In particolare, la condotta anticoncorrenziale posta in essere da Barclays, Deutsche Bank, Société Générale e The Royal Bank of Scotland si era concretizzata nella restrizione e/o la distorsione della concorrenza nel settore dei derivati sui tassi di interesse in euro collegati all’Euribor. In pratica le banche si erano messe d'accordo tra loro per falsare i parametri sulla base dei quali si determina il tasso Euribor con l'obiettivo di far aumentare il tasso lucrando sugli interessi di chi aveva scelto un finanziamento a tasso variabile.
L’Euribor è un tasso di interesse di riferimento ampiamente utilizzato sui mercati monetari internazionali, il cui scopo è rispecchiare il costo dei prestiti interbancari in euro.
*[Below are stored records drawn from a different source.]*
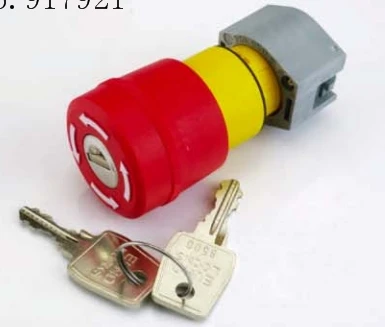 

[ZOB] Switzerland EAO 704.066.2 import key stop button switch 37mm ip65 protection key reset --2PCS/LOT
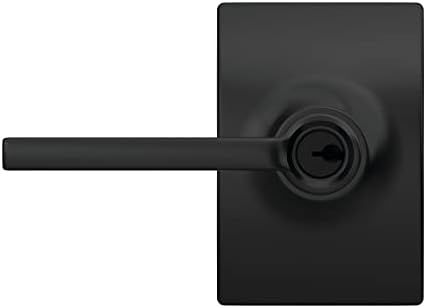 Schlage F51A LAT Door Lever Matte Black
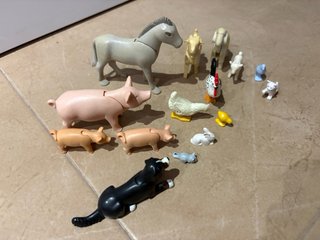 Lote Playmobil Granja Animales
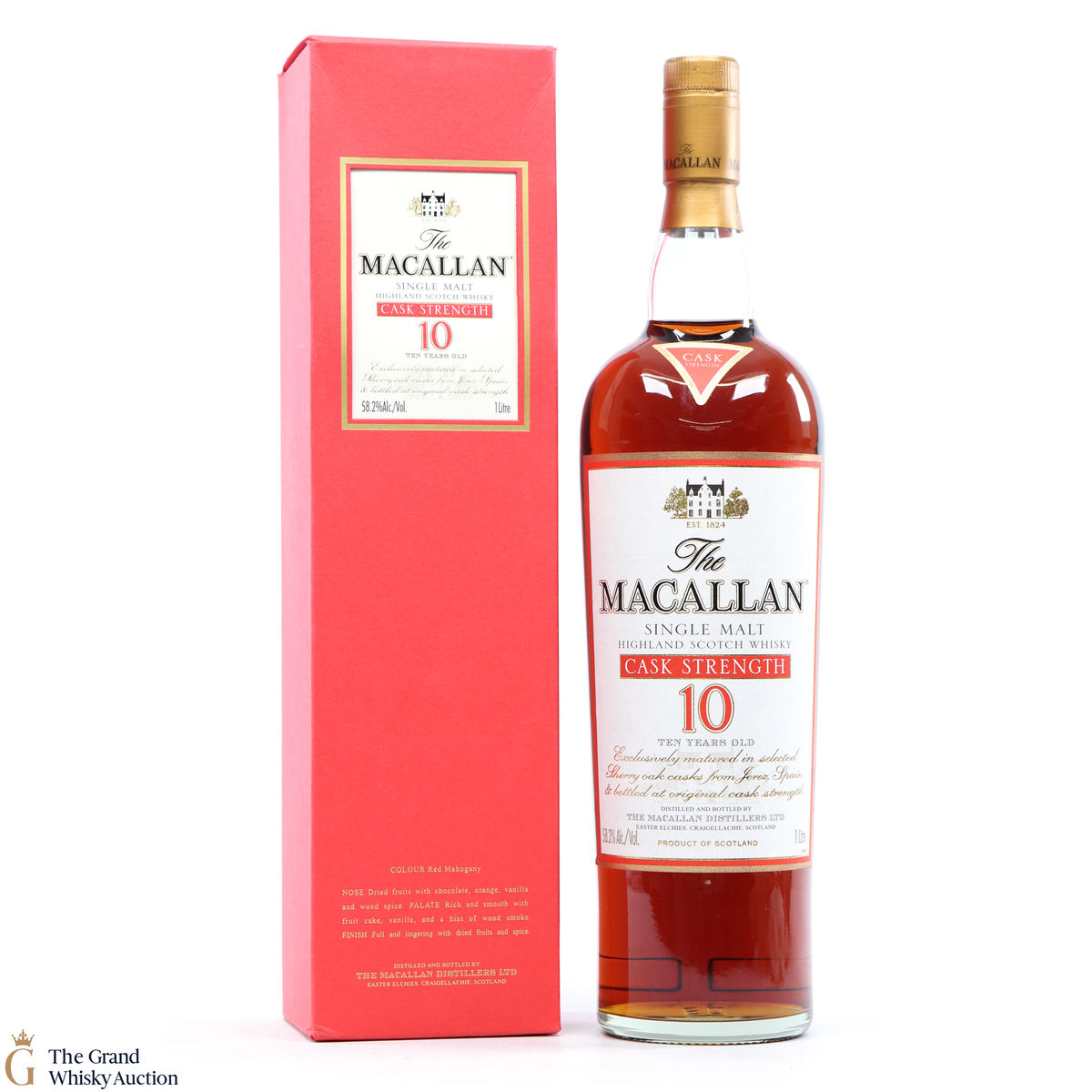 Macallan - 10 Year Old Cask Strength - 1 Litre 58.2%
Definito come un indice del tasso al quale sono offerti depositi a termine in euro nel mercato interbancario da una banca primaria ad altra banca primaria, esso si basa sulle quotazioni individuali dei tassi a cui ciascuna delle banche del panel ritiene che un’ipotetica banca primaria presterebbe fondi ad altra banca primaria.
I tassi Euribor hanno una notevole rilevanza stante l’influenza, tra l’altro, sul prezzo di determinati prodotti finanziari negoziati a livello mondiale utilizzati da grandi imprese ed istituzioni finanziarie per gestire la propria esposizione al rischio o a fini speculativi.
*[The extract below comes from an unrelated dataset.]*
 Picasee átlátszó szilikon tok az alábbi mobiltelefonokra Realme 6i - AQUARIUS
La questione affrontata dall’ordinanza della Suprema Corte traeva origine da una sentenza della Corte d’Appello di Milano, emessa a conferma della pronuncia del Giudice di prime cure che rigettava l’opposizione a decreto ingiuntivo relativa a canoni insoluti di un contratto di leasing finanziario. Sia innanzi al Tribunale che avanti alla Corte d’Appello era stata opposta, senza essere accolta, la nullità dei tassi riferibili al periodo sopra menzionato in quanto calcolati sulla base del tasso Euribor oggetto del accordo manipolativo della concorrenza de quo.
Avverso alla sentenza della Corte d’Appello Meneghina veniva proposto ricorso denunciando la violazione dell’art. 2, co. 2, della Legge 287/1990, ai sensi del quale “sono vietate le intese tra imprese che abbiano per oggetto o per effetto di impedire, restringere o falsare in maniera consistente il gioco della concorrenza all'interno del mercato nazionale o in una sua parte rilevante”.
Tale motivo è stato ritenuto fondato dalla Suprema Corte di Cassazione.
Infatti, l’art. 2, co. 3, della Legge 287/1990 statuisce che “le intese vietate sono nulle ad ogni effetto” e sempre secondo la Cassazione, il citato articolo non si limita a rilevare la nullità delle intese anticoncorrenziali originarie, essendo piuttosto diretto a condannare la situazione nel suo complesso in quanto ostativa del gioco della concorrenza. Ne deriva, pertanto, che ad essere raggiunto dal divieto in parola è qualunque contratto o negozio a valle che costituisca applicazione delle intese illecite concluse a monte.
Conseguenza della nullità dei tassi d’interesse così definiti per il periodo 2005 - 2008 è la loro rideterminazione al saggio legale in tutti i rapporti bancari regolati dal tasso Euribor, con un notevole risparmio di spesa per chi aveva acceso tali rapporti e conseguente diritto alla restituzione di quanto indebitamente pagato.